Väitöstilaisuus
Matti Nykänen
"Querying string databases with modal logic"
Date Friday, November 28th 1997 Time 10.00 o'clock Place Auditorium (Teollisuuskatu 23)
Abstract
New application areas for databases demand the possibility of managing not only the traditional atomic but also structured data types. One type of this kind is a finite sequence of characters drawn from a finite alphabet. These string databases are important for example in molecular biology data management, because they can for instance represent DNA sequences directly as strings from alphabet {A,C,G,T}. Then the query language must be able to manipulate strings both as indivisible entities and as ordered sequences of distinct characters, perform pattern matching in strings, compare several strings with each other, and generate new strings not yet in the database.This work presents Alignment Calculus, a new modal logic extension of the relational calculus, which satisfies all these requirements with a new unified string manipulation formalism. This formalism is based on the concept of multiple alignment of several strings; computational molecular biology employs an analogous concept. In the language, alignments are described logically with string formulae, a new extension of linear-time temporal logic into multiple strings. The abstract expressive power of Alignment Calculus is shown to equal the Arithmetical Hierarchy.

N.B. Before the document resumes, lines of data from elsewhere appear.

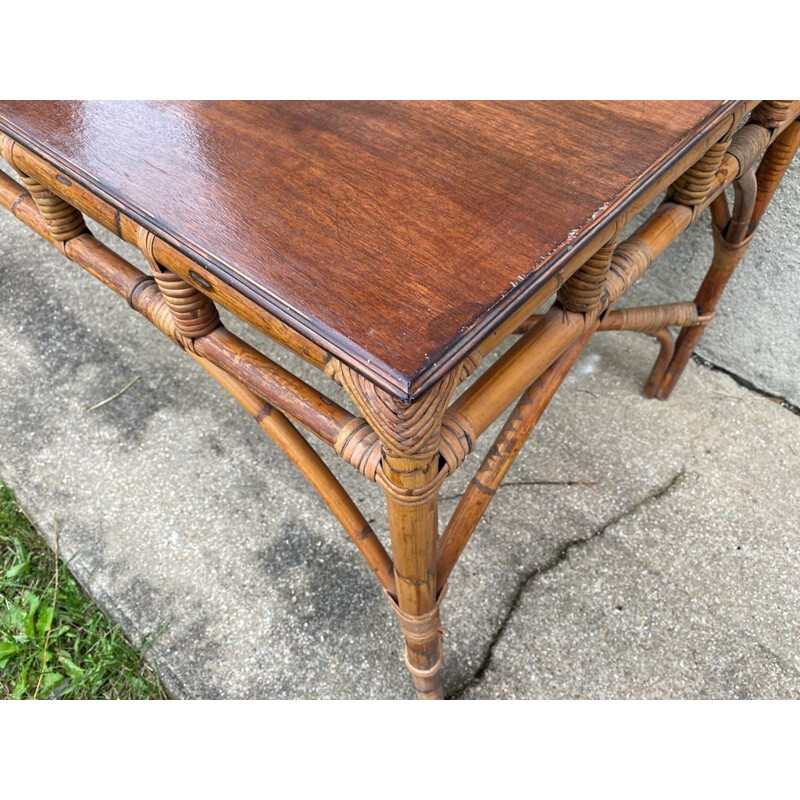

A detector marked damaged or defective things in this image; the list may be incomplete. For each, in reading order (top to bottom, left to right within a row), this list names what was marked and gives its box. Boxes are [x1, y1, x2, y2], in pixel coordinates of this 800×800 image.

crack in concrete [692, 354, 800, 418]
crack in concrete [446, 468, 684, 700]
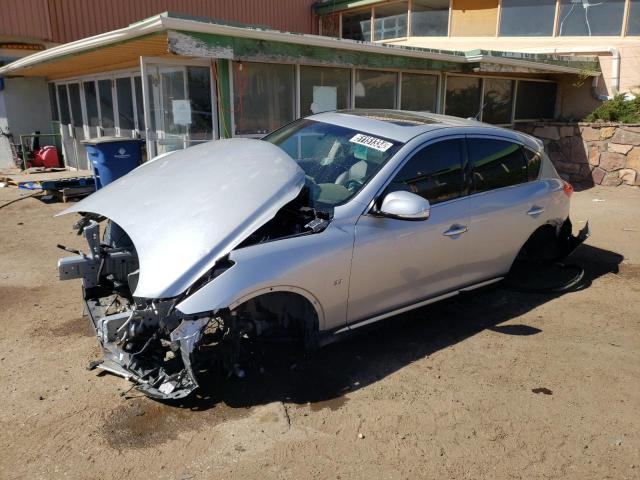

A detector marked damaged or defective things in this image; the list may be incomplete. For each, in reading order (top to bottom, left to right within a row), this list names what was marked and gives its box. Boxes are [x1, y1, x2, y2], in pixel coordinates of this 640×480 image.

crumpled hood [58, 137, 304, 298]
wrecked front end [58, 219, 218, 400]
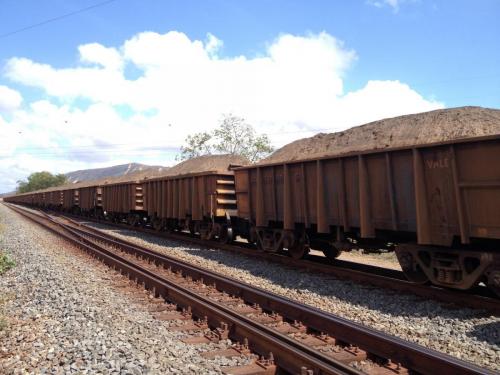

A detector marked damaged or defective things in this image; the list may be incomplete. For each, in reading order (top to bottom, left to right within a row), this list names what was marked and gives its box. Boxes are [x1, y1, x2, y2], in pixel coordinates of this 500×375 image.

rusty freight car [145, 170, 238, 241]
rusty freight car [234, 137, 500, 296]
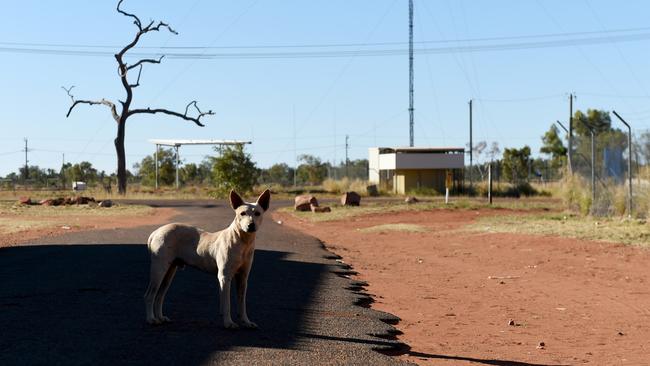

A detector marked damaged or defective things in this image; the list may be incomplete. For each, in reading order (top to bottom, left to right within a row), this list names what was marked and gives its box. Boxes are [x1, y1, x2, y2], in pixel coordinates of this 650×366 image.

cracked asphalt road [0, 202, 404, 364]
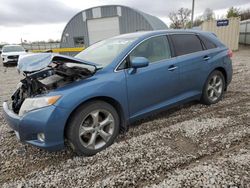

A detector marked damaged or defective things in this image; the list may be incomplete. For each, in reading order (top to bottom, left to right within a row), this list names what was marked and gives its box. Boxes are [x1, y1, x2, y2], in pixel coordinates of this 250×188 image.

damaged front end [12, 53, 97, 114]
crumpled hood [17, 53, 97, 73]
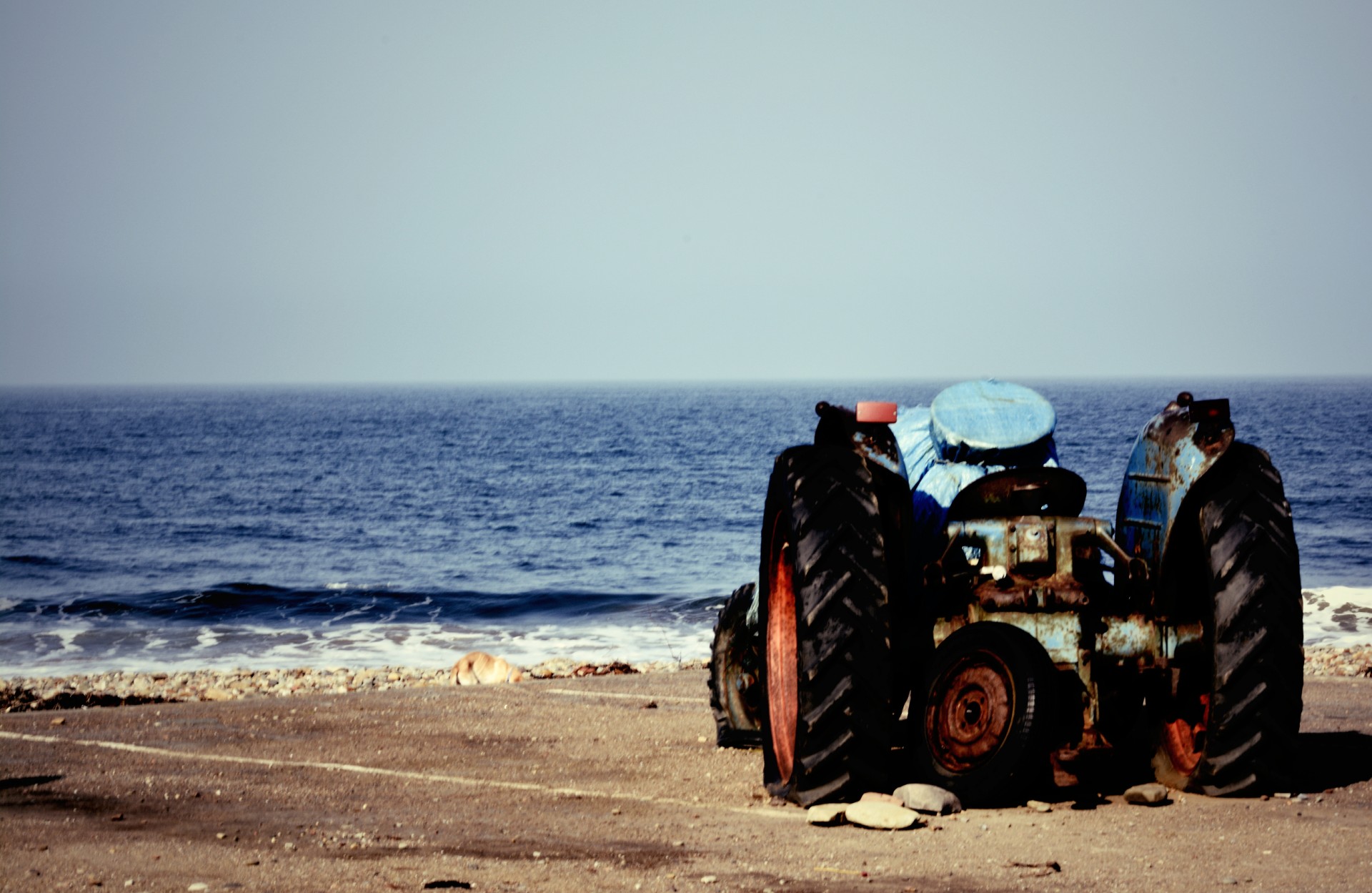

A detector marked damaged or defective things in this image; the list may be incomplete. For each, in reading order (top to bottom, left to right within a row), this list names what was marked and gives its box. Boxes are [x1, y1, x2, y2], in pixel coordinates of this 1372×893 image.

The work develops also a syntactically safe sublanguage, whose queries require only finite computational resources. This sublanguage is constructed by first identifying a decidable subcase of string formula safety analysis, even though the general problem is shown to be undecidable. This safe sublanguage is shown to equal the Polynomial-time Hierarchy in its expressive power, and therefore to capture all the string queries occurring in practical situations.
The operational counterpart of Alignment Calculus, Alignment Algebra, is developed by replacing the selection operator of relational algebra with one employing multitape nondeterministic finite state automata corresponding to the aforementioned string formulae, and adding an explicit domain symbol. The aforementioned safe sublanguage has also a counterpart in this algebra: expressions, in which all the domain symbol occurrences are restricted by immediately enclosing automata. A finite evaluation strategy is developed for these expressions.